The Day BMW Became ‘The Ultimate Driving Machine’
Author: Chuck Squatriglia
Source:
Wired.com
BMW has long hailed itself as building
“the ultimate driving machine,” and never was that more true than when the company thoroughly dominated the Mille Miglia 70 years ago.
Even
now, BMW considers winning the inaugural Gran Premio Brescia dell Mille
Miglia its greatest auto racing success. The sleek and sexy BMW 328
racers, with their small but powerful engines and superlative handling,
were so wickedly good that BMW scored the overall win, the team win and
third, fifth and sixth place.
“The victory in the 1940 Mille
Miglia remains a milestone in the history of the BMW brand,” Klaus
Draeger, a company board member who oversees R&D, said in a
statement heralding the anniversary of the win on April 28.
That success followed nearly five years of hard work.
The story starts in 1935 when
BMW
quietly distributed a brochure to selected customers vaguely describing
a new model called the 328. Although the lightweight car featured a
2.0-liter straight-six engine that produced 80 horsepower, nothing was
said of the car’s performance and nothing was said to the press. The
company, which had started building cars just seven years before, only
wanted to tantalize a few “friends of the company.”
Nothing more was said until the
BMW 328
was unveiled at the famed Nurburgring racetrack on June 13, 1936, ahead
of the International Eifel Race. Ernst Henne, a record-setting
motorcycle racer, drove the car to victory with an average speed of 63
mph, an impressive figure at the time.
It was the dawn of a new day for
BMW.
The roadster scored its second victory in August, when H.J. Aldington, a British
BMW importer,
won the Schleißheimer Dreicksrennen race. Aldington convinced the brass
in Munich to compete in races beyond Germany, so BMW sent the three 328
prototypes to Ireland for the Tourist Trophy.
The cars finished 1-2-3. Several more victories followed in the months to come.
Customers
had to wait until April 1937 — one year to the day after Henne first
took the 328 to victory — until they could get their own cars. By that
time, the 328 had amassed a trophy case full of hardware, easily
beating cars with far more powerful engines.
BMW’s little roadster had arrived.
By the end of 1937,
BMW
was dominating the 2.0-liter class in Germany and had established a
reputation in Europe. But it wanted a major win on foreign soil. The
company set its sights on Italy’s Mille Miglia, a 1,500-kilometer race
from Brescia to Rome and back. It was, at the time, one of the most
famous races in motor sports.
Four 328 roadsters entered.
Thousands of people lined the course, and the BMWs set a blistering
pace. The roadsters, with their little 80-horsepower engines, dominated
their class but were outgunned by the supercharged Alfa Romeos,
Delahayes and Talbots.

[MATERIAL PROVIDED]
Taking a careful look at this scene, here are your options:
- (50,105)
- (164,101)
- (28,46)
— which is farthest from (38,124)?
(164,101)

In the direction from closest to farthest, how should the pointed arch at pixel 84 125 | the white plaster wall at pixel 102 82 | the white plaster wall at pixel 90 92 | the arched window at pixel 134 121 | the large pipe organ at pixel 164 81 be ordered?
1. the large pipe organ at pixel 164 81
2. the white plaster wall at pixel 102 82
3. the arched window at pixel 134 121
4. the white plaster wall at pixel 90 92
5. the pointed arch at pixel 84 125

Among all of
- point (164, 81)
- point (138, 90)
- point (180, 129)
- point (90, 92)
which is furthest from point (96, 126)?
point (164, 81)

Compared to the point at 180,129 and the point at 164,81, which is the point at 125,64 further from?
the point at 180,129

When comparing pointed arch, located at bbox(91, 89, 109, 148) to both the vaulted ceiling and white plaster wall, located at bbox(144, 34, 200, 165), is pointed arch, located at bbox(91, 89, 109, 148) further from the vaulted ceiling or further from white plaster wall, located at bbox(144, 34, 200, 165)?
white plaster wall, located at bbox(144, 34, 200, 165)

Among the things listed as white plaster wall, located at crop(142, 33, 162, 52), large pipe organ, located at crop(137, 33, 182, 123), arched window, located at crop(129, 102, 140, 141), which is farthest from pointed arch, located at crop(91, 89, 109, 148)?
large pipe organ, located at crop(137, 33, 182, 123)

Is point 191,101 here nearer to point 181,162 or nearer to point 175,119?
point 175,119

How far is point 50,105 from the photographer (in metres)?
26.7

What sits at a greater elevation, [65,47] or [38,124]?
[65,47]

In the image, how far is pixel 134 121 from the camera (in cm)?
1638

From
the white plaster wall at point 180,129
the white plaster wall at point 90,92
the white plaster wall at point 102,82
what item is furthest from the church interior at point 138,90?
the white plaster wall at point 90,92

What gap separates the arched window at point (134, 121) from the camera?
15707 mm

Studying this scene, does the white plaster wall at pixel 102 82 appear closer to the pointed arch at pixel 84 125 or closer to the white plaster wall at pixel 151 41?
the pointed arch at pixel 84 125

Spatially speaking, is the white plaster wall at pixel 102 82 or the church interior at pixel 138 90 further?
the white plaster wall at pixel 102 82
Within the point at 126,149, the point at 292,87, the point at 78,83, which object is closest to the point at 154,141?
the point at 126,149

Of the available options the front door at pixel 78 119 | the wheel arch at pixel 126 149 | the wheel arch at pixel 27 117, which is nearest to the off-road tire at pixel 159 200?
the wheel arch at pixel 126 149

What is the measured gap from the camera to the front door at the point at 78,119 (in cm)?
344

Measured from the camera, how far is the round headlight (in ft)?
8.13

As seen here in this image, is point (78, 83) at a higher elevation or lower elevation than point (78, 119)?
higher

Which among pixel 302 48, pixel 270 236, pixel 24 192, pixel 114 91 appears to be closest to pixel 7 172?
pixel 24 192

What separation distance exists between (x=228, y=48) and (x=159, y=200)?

[EXERCISE TASKS]
1. In the article on BMW's Mille Miglia win, where and on what date was the BMW 328 unveiled?
2. Retype the article on BMW's Mille Miglia win from "The roadster scored" up to and including "roadster had arrived.".
3. Using the article on BMW's Mille Miglia win, state whether each of the following statements agrees with it, giving yes or no and quoting the words that decide it.
(a) The engine of the 328 produced 80 horsepower.
(b) Customers could obtain their own 328s as early as 1935.
(c) The three 328 prototypes sent to Ireland for the Tourist Trophy took the first three places.

[PROBLEM SOLUTIONS]
1. It was unveiled at the Nurburgring racetrack on June 13, 1936.

2.
The roadster scored its second victory in August, when H.J. Aldington, a British
BMW importer,
won the Schleißheimer Dreicksrennen race. Aldington convinced the brass
in Munich to compete in races beyond Germany, so BMW sent the three 328
prototypes to Ireland for the Tourist Trophy.
The cars finished 1-2-3. Several more victories followed in the months to come.
Customers
had to wait until April 1937 — one year to the day after Henne first
took the 328 to victory — until they could get their own cars. By that
time, the 328 had amassed a trophy case full of hardware, easily
beating cars with far more powerful engines.
BMW’s little roadster had arrived.

3.
(a) Yes: "a 2.0-liter straight-six engine that produced 80 horsepower"
(b) No: "Customers had to wait until April 1937"
(c) Yes: "The cars finished 1-2-3."